ÉPHÉMÈRE, arts
L'éphémère comme qualité
Sans doute est-ce véritablement du côté du mouvement Fluxus qu'il faut chercher une conception nouvelle de l'éphémère. En 1961, l'artiste américain Allan Kaprow, inventeur du happening, écrit : « Le dernier point que j'aimerais développer à propos de la comparaison entre happening et pièce de théâtre est implicite dans toute la discussion – c'est leur caractère éphémère. Composé de sorte qu'une primauté soit accordée à l'imprévu, un happening ne peut pas être reproduit. Les quelques représentations données de chaque œuvre diffèrent considérablement de l'une à l'autre ; et l'œuvre est finie avant que les habitudes ne commencent à s'établir. [...] De cette façon, un happening a quelque chose de frais, tant qu'il dure, pour le meilleur ou pour le pire. [...] Il permet qu'on soit exposé à la merveilleuse expérience d'être surpris. » Selon ses termes, le happening met en jeu une conception de l'éphémère se situant entre « le changeant, le naturel, et même l'acceptation du ratage », très loin de la tension entre éternel et éphémère évoquée plus haut. En fait, chez Kaprow, éphémère vaut imprévu, indéterminé, ou hasardeux, au sens où compte moins ici un rapport particulier au temps (celui de la durée propre de l'œuvre, ou de sa permanence) que le fait qu'une pièce puisse engendrer des variations infinies. C'est également ce dont parle l'Américain Robert Rauschenberg, lorsqu'il évoque, durant un entretien avec Irmeline Lebeer en 1973, ses toutes premières toiles, des monochromes blancs : « Je me suis toujours imaginé qu'avec un peu d'attention, on pouvait facilement lire l'heure sur les tableaux blancs. Ils étaient comme des récepteurs d'énergie, des capteurs d'images : ils reflétaient tout ce qui se trouvait autour d'eux. »

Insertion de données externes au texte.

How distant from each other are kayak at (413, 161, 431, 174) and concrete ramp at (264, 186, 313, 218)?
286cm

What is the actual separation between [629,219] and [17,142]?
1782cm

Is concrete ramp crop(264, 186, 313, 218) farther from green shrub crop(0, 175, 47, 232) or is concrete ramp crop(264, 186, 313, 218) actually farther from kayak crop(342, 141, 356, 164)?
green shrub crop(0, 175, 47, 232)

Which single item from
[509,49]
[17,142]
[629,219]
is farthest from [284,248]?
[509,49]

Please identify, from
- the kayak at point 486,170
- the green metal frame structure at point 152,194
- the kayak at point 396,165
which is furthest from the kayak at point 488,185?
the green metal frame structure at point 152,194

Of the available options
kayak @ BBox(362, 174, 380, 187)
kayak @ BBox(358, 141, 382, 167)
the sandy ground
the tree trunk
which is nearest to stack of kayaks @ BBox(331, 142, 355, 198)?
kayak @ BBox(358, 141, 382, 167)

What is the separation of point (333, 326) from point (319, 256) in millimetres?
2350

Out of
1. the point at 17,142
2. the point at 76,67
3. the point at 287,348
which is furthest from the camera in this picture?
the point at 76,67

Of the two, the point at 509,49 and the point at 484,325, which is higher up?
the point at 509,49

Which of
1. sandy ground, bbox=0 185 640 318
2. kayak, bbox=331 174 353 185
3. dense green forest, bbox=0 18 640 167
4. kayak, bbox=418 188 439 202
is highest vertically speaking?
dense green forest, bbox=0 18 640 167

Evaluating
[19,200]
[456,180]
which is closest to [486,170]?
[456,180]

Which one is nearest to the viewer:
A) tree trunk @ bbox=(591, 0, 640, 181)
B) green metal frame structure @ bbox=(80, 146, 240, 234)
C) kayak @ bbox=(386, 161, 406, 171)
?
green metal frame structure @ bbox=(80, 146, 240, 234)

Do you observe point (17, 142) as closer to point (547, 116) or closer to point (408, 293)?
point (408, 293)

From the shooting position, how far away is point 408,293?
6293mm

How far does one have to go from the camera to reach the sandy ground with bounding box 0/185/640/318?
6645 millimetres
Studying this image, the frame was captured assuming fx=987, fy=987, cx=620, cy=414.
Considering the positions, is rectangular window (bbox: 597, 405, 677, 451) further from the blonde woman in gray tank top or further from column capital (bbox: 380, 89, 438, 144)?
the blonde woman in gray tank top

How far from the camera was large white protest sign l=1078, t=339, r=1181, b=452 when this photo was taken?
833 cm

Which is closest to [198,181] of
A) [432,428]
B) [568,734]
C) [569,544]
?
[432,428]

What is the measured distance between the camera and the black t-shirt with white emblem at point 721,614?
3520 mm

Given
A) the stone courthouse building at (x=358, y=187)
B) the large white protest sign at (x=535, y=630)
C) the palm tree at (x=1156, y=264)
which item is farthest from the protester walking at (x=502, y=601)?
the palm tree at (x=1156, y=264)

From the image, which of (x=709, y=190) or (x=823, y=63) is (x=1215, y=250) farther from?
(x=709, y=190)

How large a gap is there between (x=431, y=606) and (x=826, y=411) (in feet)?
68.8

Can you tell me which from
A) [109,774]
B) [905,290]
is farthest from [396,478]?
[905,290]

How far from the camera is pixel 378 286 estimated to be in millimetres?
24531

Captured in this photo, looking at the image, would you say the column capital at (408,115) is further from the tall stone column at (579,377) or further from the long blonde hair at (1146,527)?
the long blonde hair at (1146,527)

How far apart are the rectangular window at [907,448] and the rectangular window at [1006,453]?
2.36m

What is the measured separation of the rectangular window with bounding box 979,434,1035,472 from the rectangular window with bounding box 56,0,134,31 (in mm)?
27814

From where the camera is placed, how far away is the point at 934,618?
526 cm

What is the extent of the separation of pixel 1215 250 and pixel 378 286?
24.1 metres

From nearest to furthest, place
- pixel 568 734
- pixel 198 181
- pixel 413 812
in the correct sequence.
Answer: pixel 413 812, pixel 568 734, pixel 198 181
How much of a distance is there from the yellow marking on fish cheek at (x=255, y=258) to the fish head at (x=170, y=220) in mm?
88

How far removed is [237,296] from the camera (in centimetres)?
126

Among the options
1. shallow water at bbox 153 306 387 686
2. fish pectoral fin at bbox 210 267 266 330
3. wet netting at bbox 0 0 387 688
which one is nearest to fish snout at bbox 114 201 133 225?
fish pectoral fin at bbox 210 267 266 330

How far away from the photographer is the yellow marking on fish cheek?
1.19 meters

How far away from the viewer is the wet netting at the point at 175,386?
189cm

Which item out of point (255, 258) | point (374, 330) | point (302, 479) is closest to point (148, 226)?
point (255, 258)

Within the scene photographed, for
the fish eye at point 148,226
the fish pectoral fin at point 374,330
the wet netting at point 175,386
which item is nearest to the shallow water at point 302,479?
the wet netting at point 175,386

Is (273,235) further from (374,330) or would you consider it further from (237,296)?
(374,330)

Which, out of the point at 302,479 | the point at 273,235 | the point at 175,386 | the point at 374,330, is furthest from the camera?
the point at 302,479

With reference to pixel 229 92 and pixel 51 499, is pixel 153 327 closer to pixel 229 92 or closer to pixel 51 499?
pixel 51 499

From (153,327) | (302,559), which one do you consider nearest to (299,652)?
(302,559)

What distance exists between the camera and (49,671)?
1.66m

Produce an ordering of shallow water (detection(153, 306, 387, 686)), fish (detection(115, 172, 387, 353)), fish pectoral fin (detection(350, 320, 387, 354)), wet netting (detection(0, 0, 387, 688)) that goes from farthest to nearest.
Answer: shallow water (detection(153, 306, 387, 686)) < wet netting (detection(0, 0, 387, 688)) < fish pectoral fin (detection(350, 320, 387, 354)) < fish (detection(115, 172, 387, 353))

À sa façon, l'artiste Daniel Buren rassemblait de manière incisive, au cours d'un entretien avec Suzanne Pagé, en 1986, les problèmes posés par cette idée : « D'abord, éphémère, c'est combien de temps ? Quinze jours, quinze ans, cinquante ans ou deux mille ans ? Au-delà qu'avons-nous ? Et de quel espace-temps parle-t-on au sujet de l'art ? Par rapport à la naissance de l'humanité qu'est-ce que cela veut dire ? Que veulent vraiment dire au sens propre les termes d'éternité, d'immortalité en art ? Là encore, nous abordons un problème d'échelle. L'éphémérité de l'art, c'est sa grandeur et sa dignité. Toutes les œuvres devraient avoir l'ambition d'être éphémères. Éphémère en ce sens veut dire : ne pas avoir la prétention que ce que l'on fait va automatiquement intéresser qui que ce soit aujourd'hui et encore moins dans les générations futures. C'est accepter également que la durée, pas plus que la quantité, n'est synonyme de qualité. C'est accepter qu'un éclair peut se graver dans la mémoire tout autant qu'une pyramide. La durée dans le temps est une question d'adéquation avec le site, la commande et(ou) l'usage. [...] Il n'y a pas plus d'œuvre éphémère qu'il n'y a d'œuvre petite ou grande. Il n'y a que des œuvres à l'échelle, des œuvres qui dépendent des contraintes propres à leur élaboration, des œuvres de leur temps et lieu. »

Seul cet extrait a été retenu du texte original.